Social Anxiety Disorder
Social anxiety disorder is a potentially disabling disorder, but can be controlled and successfully treated.
Physical symptoms often accompanying social anxiety disorder include excessive blushing, sweating (hyperhidrosis), trembling, palpitations, nausea, and stammering. Panic attacks may also occur under intense fear and discomfort.
An early diagnosis may help minimize the symptoms and the development of additional problems such as depression.
Social anxiety disorder often occurs alongside low self-esteem and clinical depression, due to lack of personal relationships and long periods of isolation from avoiding social situations. An early diagnosis may help minimize the symptoms and the development of additional problems.
Substance Abuse and Social Anxiety Disorder
People with social anxiety disorder may use alcohol or other drugs to attempt to reduce their anxiety and alleviate depression, which can lead to substance abuse. It is estimated that one-fifth of patients with social anxiety disorder also suffer from alcohol dependence
In addition, many who "self-medicate" an undiagnosed social anxiety disorder may not seek the professional help they need.
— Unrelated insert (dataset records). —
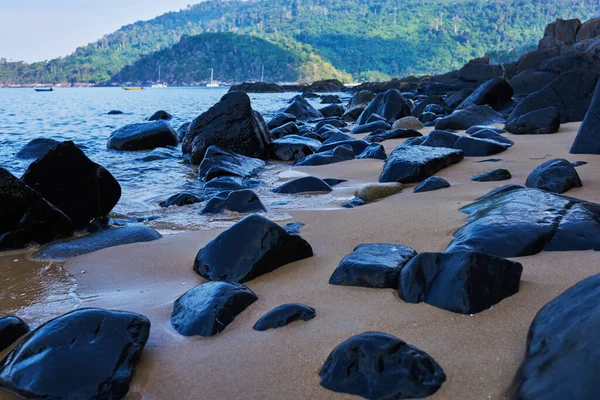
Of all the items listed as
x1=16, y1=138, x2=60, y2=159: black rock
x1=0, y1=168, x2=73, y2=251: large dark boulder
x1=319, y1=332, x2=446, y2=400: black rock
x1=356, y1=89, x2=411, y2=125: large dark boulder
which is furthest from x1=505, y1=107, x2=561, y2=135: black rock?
x1=16, y1=138, x2=60, y2=159: black rock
Because of this many people suffering from social anxiety disorder are only diagnosed after they seek treatment for their substance abuse or substance dependence problems.
Dual Diagnosis/Co-Occurring Disorder
Social anxiety disorder often occurs together with substance abuse and substance dependence disorders. Often the substance use is the result of an attempt to "self-medicate" but just as often substance dependence is the primary disorder with social anxiety disorder being secondary. In either case, both disorders must be treated simultaneously to achieve an effective outcome.